One thing everyone, especially your internal body clock, hates about shifting timezone: is jet lag. Why does it happen and how do you stop it?
Well the problem is how our bodies are built, or better said, what they weren’t built for. Since it is easy to change timezone, we take it as natural. But jet lag is your body’s way of telling you that it isn’t.
In essence, jet lag is a wave of symptoms that happen when your internal body clock is disrupted.
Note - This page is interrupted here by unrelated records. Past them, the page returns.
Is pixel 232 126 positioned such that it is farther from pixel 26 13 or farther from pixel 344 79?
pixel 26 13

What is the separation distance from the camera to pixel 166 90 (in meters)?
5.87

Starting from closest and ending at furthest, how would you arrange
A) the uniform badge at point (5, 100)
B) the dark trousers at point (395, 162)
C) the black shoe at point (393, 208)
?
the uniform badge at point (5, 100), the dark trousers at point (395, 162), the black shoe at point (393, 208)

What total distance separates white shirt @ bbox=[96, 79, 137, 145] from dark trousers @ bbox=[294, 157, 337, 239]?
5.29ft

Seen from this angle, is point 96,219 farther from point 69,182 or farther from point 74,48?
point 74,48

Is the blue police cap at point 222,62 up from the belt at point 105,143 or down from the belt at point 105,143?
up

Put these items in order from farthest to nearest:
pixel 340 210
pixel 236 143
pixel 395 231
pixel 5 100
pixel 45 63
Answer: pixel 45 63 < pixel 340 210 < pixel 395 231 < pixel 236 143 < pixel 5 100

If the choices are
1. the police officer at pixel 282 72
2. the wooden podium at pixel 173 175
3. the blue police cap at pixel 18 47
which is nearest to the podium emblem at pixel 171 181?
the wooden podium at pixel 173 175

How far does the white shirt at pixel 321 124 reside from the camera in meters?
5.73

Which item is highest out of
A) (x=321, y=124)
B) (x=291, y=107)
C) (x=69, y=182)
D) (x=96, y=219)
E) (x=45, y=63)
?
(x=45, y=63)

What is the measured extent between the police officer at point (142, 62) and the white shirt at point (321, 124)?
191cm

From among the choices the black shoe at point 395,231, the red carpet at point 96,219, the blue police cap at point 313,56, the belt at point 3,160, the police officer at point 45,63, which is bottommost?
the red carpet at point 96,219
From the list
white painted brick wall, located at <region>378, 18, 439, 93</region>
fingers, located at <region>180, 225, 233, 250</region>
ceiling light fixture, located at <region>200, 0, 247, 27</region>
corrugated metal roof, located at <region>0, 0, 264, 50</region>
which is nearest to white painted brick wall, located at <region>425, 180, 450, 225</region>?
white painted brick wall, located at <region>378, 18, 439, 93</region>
The internal body clock is a group of cells known as the suprachiasmatic nucleus, or SCN.
Their job is to tell your body what time of day it is. They help us balance our sleep cycles, bowel movements, as well as when we eat, mood and even blood pressure.
One major factor helps regulate the internal body clock, and that’s natural light. Each day, our body’s clock attempts to reset to match the movements of the sun.
When you shift from one time zone to another, it usually takes one day for your internal clock to regulate and adapt. However, it can take weeks or even up to a month.
To overcome jet lag, you can try a few things. You can either decide to keep functioning at home time when away, or you can start preparing before leaving and try to match the time of where you’re going.
Another way is to regulate your exposure to natural light. Try not to jump from day to day directly. If you leave one place during the day and arrive someplace else during morning, avoid natural light. Try to sleep and wake up with the sunrise the next morning.